From Kirkus Reviews:
One of the great eccentrics of jazz finally gets a biography, albeit a sloppy one. Even in a music that has produced its share of offbeat personalities, Roland Kirk was truly one-of-a-kind. Blind almost from birth, Kirk mastered a seemingly endless array of instruments, playing not only conventional jazz staples like flute and tenor sax but also saxophone forerunners like the manzello and the stritch, the oboe, dozens of homemade concoctions of his own devising like the nose flute and the surulophone, and a raft of percussion. Even more spectacularly, he frequently played three horns at a time. But despite his sideshow reputation, Kirk was not merely a circus act; he was a serious, talented musician whose sidemen included the best bop and hard-bop players, a musician good enough to play with the demanding Charles Mingus. Musician/journalist Kruth retells Kirk's story through the words of his friends, wife, and fellow musicians. In addition, he was granted access to Kirk's tape-recorded reminiscences for an unfinished autobiography. Regrettably, Kruth eschews all but the most rudimentary chronology, preferring to organize the book as a series of riffs within a hit-or-miss thematic framework. He has spoken not only to nearly everyone who ever played with Kirk but to anyone who ever saw him, met him, or heard one of his records. The result is a rambling, disorganized, and ultimately dull excursion in which Kruth uses every word of every interview he ever conducted, whether it illuminates his subject or not. The raw material for a biography of a persistently underrated jazzman is here; it awaits an author.

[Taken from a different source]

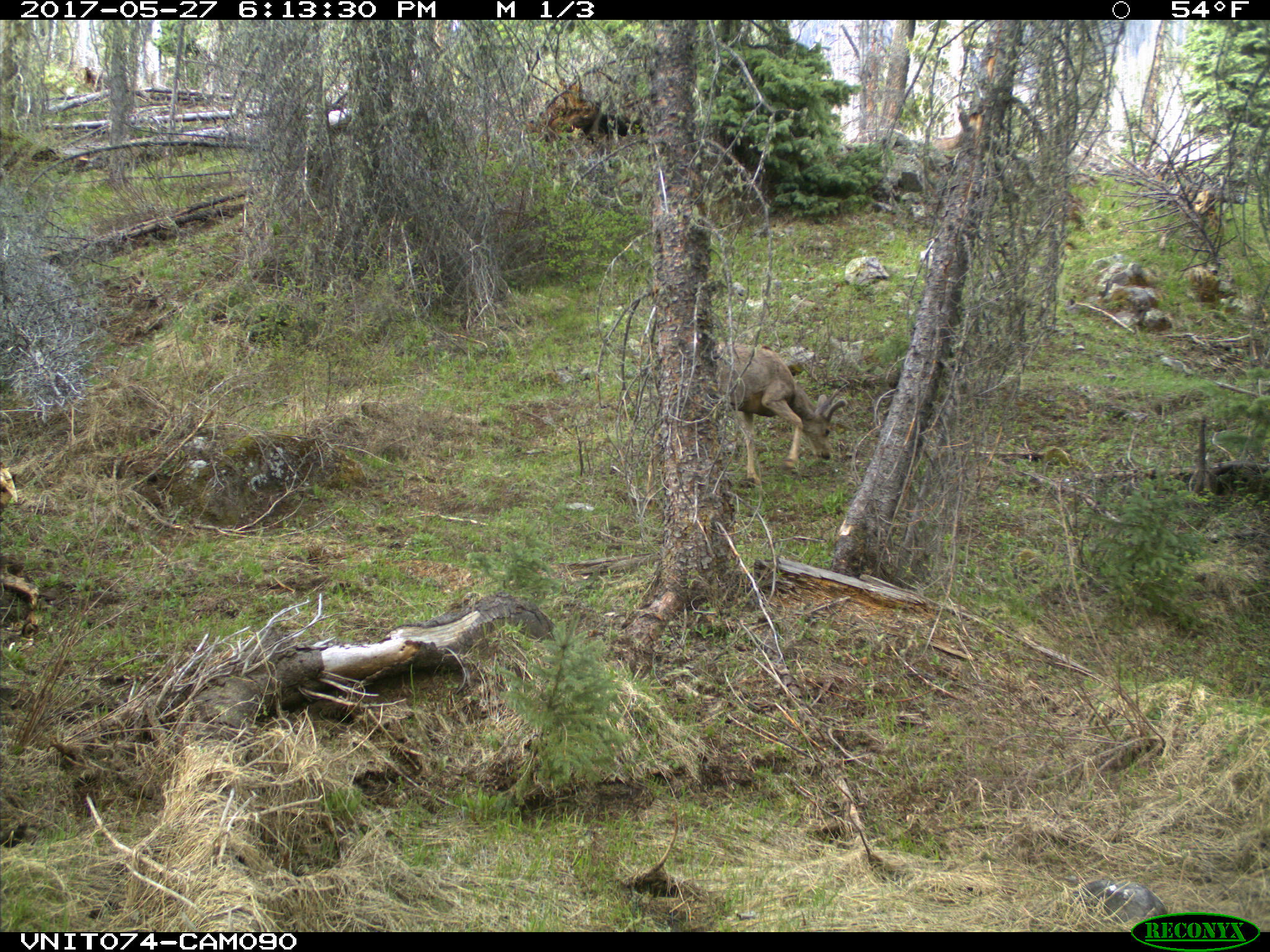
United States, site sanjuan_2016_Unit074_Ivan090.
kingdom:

Reads like a 400-page magazine profile, with all the problems that description suggests. -- Copyright ©2000, Kirkus Associates, LP. All rights reserved.
From Library Journal:
Kruth, a musician and journalist, has written the first full-length biography of multi-instrumental jazz icon Kirk (1936-77). Using dozens of interviews and a just-unearthed audio autobiography narrated by Kirk, Kruth traces Kirk's life from his childhood in Columbus, OH, to his mid-career vocal black-power stance, to his debilitating stroke and premature death in the mid-1970s. Throughout, Kruth highlights Kirk's pioneering efforts--such as his reintroduction of the stritch and manzello saxophones and his innovative circular breathing that enabled him to play several instruments simultaneously. Though he sometimes overstates Kirk's admittedly prodigious talents, Kruth offers a revealing biography that captures a complex jazz artist. He portrays Kirk as an original steeped in tradition, open to all types of sound but critical of rock'n'roll, a jolly prankster who humiliated his audiences, and a serious jazz player who destroyed chairs as part of his stage act. This engaging biography about an often-neglected talent will be welcomed by general readers as well as jazz scholars.